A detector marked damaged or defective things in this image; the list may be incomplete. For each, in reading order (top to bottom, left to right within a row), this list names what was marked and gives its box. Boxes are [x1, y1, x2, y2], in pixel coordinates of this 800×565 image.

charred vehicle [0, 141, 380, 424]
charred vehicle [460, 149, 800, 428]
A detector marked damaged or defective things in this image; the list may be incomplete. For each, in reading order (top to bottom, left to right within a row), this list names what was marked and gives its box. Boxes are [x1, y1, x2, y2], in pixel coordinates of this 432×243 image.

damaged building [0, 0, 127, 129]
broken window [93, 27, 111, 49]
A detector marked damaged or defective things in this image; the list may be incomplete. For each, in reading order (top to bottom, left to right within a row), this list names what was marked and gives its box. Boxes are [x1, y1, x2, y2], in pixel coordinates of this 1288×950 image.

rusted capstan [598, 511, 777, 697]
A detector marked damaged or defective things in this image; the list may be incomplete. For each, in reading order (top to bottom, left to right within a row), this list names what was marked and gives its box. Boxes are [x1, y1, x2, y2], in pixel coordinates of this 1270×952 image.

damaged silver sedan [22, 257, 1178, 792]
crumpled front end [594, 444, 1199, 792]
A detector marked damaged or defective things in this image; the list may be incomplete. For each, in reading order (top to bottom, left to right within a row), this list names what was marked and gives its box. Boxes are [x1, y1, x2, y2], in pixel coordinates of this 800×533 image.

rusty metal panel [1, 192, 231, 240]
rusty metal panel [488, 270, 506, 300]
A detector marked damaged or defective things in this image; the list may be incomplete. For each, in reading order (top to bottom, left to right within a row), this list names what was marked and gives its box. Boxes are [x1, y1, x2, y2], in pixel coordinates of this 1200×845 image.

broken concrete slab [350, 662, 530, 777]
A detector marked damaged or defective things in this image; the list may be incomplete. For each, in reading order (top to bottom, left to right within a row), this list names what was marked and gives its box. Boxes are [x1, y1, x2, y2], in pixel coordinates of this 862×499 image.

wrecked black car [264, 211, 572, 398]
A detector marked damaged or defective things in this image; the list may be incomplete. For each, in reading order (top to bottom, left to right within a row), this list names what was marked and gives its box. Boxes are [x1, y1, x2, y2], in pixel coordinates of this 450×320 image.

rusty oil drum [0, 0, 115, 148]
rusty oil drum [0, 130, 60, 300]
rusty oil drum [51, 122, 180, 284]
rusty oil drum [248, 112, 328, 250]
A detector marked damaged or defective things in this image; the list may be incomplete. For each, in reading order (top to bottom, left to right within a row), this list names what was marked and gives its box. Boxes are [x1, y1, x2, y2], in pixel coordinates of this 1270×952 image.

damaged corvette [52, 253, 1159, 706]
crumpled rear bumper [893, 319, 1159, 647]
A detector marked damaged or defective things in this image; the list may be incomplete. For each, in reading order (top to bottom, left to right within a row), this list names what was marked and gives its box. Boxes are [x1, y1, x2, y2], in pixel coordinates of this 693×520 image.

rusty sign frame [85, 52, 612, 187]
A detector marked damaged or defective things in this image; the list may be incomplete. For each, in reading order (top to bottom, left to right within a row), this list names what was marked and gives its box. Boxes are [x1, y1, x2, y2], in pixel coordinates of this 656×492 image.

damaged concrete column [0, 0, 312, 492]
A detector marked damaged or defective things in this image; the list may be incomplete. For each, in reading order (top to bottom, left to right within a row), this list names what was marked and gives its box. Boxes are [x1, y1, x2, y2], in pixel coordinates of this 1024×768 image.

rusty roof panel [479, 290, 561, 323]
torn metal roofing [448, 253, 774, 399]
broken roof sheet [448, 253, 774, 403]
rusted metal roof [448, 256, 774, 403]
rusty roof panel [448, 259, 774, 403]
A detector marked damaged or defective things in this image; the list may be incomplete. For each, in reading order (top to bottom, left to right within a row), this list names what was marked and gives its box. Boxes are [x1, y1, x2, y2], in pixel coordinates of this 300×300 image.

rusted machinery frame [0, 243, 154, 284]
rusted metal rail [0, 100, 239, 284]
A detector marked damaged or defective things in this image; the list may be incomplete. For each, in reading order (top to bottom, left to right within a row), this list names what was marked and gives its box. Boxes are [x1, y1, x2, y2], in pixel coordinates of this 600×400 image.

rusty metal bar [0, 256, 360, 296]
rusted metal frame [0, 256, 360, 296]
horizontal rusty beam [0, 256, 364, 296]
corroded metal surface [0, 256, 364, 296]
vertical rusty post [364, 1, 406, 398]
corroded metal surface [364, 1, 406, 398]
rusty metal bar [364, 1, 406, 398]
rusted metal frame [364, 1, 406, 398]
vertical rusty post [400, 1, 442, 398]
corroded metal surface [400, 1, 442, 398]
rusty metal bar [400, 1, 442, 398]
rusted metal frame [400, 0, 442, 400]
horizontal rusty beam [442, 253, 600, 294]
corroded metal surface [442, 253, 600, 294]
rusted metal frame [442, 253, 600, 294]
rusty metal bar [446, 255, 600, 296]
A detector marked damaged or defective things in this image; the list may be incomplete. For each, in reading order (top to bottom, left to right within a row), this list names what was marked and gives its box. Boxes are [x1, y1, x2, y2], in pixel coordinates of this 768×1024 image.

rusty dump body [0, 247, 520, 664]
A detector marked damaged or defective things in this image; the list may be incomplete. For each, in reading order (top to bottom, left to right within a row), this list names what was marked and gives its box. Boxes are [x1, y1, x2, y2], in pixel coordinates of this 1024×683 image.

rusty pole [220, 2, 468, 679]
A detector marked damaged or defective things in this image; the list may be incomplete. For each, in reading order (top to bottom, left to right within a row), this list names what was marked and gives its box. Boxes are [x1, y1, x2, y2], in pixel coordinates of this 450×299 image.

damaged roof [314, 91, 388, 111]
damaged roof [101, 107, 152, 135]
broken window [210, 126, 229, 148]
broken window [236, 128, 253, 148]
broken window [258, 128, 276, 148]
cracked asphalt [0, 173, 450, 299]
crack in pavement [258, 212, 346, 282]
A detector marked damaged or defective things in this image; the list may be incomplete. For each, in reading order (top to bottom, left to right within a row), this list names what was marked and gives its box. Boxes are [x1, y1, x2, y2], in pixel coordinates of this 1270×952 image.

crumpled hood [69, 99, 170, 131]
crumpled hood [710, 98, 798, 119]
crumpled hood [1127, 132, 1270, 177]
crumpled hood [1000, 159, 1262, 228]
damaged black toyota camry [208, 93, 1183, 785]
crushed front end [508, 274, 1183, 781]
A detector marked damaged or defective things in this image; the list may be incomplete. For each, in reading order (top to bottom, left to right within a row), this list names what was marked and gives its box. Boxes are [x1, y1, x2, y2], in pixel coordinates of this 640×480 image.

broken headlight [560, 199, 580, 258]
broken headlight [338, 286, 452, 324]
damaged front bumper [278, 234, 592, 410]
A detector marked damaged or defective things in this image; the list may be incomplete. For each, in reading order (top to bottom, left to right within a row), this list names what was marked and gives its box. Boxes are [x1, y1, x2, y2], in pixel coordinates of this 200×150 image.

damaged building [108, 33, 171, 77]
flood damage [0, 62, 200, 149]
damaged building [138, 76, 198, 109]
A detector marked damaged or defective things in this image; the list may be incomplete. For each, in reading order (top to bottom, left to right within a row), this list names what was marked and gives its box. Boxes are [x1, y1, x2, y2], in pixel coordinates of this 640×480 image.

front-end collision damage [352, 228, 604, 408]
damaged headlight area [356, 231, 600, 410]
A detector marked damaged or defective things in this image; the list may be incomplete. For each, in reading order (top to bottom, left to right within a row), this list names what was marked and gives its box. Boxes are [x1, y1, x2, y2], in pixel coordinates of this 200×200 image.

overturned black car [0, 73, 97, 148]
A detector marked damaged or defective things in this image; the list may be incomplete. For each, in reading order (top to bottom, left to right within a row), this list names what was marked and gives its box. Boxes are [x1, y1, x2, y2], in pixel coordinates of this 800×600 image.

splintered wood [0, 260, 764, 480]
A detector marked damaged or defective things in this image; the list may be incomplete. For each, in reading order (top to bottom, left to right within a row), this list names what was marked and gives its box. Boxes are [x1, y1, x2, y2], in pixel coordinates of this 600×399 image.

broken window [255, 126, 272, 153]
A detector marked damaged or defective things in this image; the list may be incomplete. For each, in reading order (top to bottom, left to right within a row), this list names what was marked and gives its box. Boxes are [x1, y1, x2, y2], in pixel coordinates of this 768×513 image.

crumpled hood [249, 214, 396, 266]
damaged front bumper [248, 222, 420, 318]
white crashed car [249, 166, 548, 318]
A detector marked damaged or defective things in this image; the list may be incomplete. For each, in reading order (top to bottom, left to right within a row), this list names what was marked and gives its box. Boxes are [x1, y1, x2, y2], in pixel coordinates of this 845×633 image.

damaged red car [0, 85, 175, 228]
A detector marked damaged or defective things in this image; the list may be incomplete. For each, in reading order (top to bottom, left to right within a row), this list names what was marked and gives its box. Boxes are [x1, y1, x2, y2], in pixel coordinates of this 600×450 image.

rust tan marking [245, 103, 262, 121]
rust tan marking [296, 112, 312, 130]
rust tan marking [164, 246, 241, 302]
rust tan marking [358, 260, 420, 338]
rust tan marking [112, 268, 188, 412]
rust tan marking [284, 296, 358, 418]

◆ ◆ ◆ ◆ ◆ ◆ ◆

■ Work task:
Return an exact copy of only the lines from the one with "this 600×399 image." through the end of the listing above, both included.

■ Response to the exercise:
A detector marked damaged or defective things in this image; the list may be incomplete. For each, in reading order (top to bottom, left to right within a row), this list names what was marked and gives its box. Boxes are [x1, y1, x2, y2], in pixel coordinates of this 600×399 image.

broken window [255, 126, 272, 153]
A detector marked damaged or defective things in this image; the list may be incomplete. For each, in reading order (top to bottom, left to right within a row), this list names what was marked and gives its box. Boxes are [x1, y1, x2, y2], in pixel coordinates of this 768×513 image.

crumpled hood [249, 214, 396, 266]
damaged front bumper [248, 222, 420, 318]
white crashed car [249, 166, 548, 318]
A detector marked damaged or defective things in this image; the list may be incomplete. For each, in reading order (top to bottom, left to right within a row), this list names what was marked and gives its box. Boxes are [x1, y1, x2, y2], in pixel coordinates of this 845×633 image.

damaged red car [0, 85, 175, 228]
A detector marked damaged or defective things in this image; the list may be incomplete. For each, in reading order (top to bottom, left to right within a row), this list names what was marked and gives its box. Boxes are [x1, y1, x2, y2], in pixel coordinates of this 600×450 image.

rust tan marking [245, 103, 262, 121]
rust tan marking [296, 112, 312, 130]
rust tan marking [164, 246, 241, 302]
rust tan marking [358, 260, 420, 338]
rust tan marking [112, 268, 188, 412]
rust tan marking [284, 296, 358, 418]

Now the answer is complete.